• **PAGE**:
────────────────────
This page is part of a multi-part series on Model-Agnostic Meta-Learning. If you are already familiar with the topic, use the menu on the right side to jump straight to the part that interests you. Otherwise, we suggest you start at the beginning.
After a thorough introduction to MAML, we will next take a look at some of its variants. The variants we are presenting in the following pages all address a particular weakness of MAML, which, however, we first have to discover - a process this page is dedicated to.
We will start with a short recap of the meta-gradient and follow up with a step-by-step expansion of said gradient.
Recall the expectation we wanted to minimize with MAML
$$\mathbb{E}_\tau \left[\, \nabla_\theta
\mathcal{L}_{\tau, \text{test}}(\phi)
\,\right], $$
as well as the resulting meta-gradient (based on samples, rather than computing the whole expectation-integral):
$$\nabla_\theta \mathcal{L}(\theta) = \sum_{i} \nabla_\theta
\mathcal{L}_{\tau_i, \text{test}}(\phi_i)
,$$
where
$$ \phi_i = U_{\tau}(\theta) $$
and \(U_{\tau}\) is the fine-tuning function associated with task distribution \(\tau\)
We will now take a deeper look at \(\nabla_\theta \mathcal{L}(\theta)\) by writing it out more explicitly. To avoid cluttered notation, we will only focus on one summand and thereby drop the indices to the tasks.
────────────────────
• **DATA EXCERPT**:
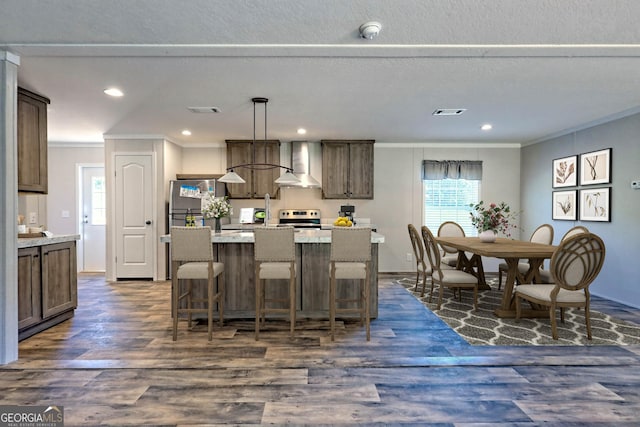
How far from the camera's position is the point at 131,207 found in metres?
5.53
────────────────────
Go on with the page on the MAML meta-gradient, starting right after its last sentence.

In order to gain some understanding of what it actually means to differentiate through fine-tuning function \(U_\tau\), we write out one summand of the meta-gradient: $$ \nabla_\theta \mathcal{L}_{\tau, \text{test}}(\phi) = \nabla_\theta \mathcal{L}_{\tau, \text{test}}(U_{\tau}(\theta)) = \nabla_{U_{\tau}(\theta)} \mathcal{L}_{\tau, \text{test}}(U_{\tau}(\theta)) \nabla_\theta U_{\tau}(\theta) , $$ where we used the chain rule to get from the second to the third equality. Here, \( \nabla_{U_{\tau}(\theta)}\, \mathcal{L}_{\tau, \text{test}} \) is the gradient of the loss function of task \(\tau\) at the optimized parameter \(\phi\), and \(\nabla_\theta U_{\tau}(\theta)\) is the Jacobian of the optimization algorithm (it describes how a change of \(\theta\) is locally transformed into a change of \( \phi \)).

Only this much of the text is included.